Certainly, the monolithic piles of 0s and 1s have already pestered high-level researchers, many of whom are producing monstrous data sets from physics R&D. For example, a Univ. of Chicago team last fall produced the world’s largest compressible, homogeneous isotropic turbulence simulation. The effort generated 154 TB in 75 million files. The transfer of just 23 TB of this data to different computers took three weeks. Government-funded researchers are attempting to build distributed computer grids to help solve what has become a “petascale” problem, but these efforts are still in their infancy.

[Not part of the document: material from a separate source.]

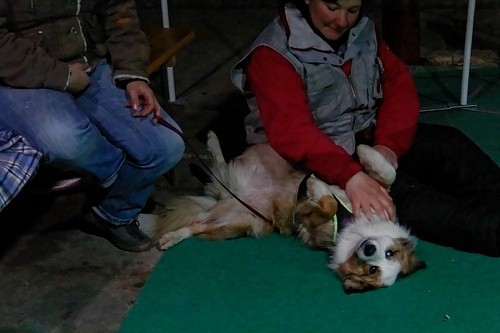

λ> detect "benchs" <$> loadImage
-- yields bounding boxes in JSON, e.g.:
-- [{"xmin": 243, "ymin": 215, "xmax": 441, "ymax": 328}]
[{"xmin": 0, "ymin": 0, "xmax": 196, "ymax": 216}]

Even research on data overload itself has burgeoned in the past few years (IORG cites 16 notable studies on email overload since 1999), and most experts recognize that data management and storage will become a significant theoretical and engineering challenge in the coming years. This philosophically recursive R&D work reveals some obvious but still unfortunate findings. For example, an email that is not responded to within 24 hours (often this means an “8-hour” workday) will likely remain unanswered altogether. Companies such as Microsoft are developing probabilistic machine learning tools to help people triage email automatically and reduce the number of unnecessary emails.
No question, interruptions to productivity (such as the one I’m writing now!) are bad for efficiency, but I have a competing theory: the more data you have, the more likely you will find a solution.
You just need to learn how to find what you need. And delete the rest.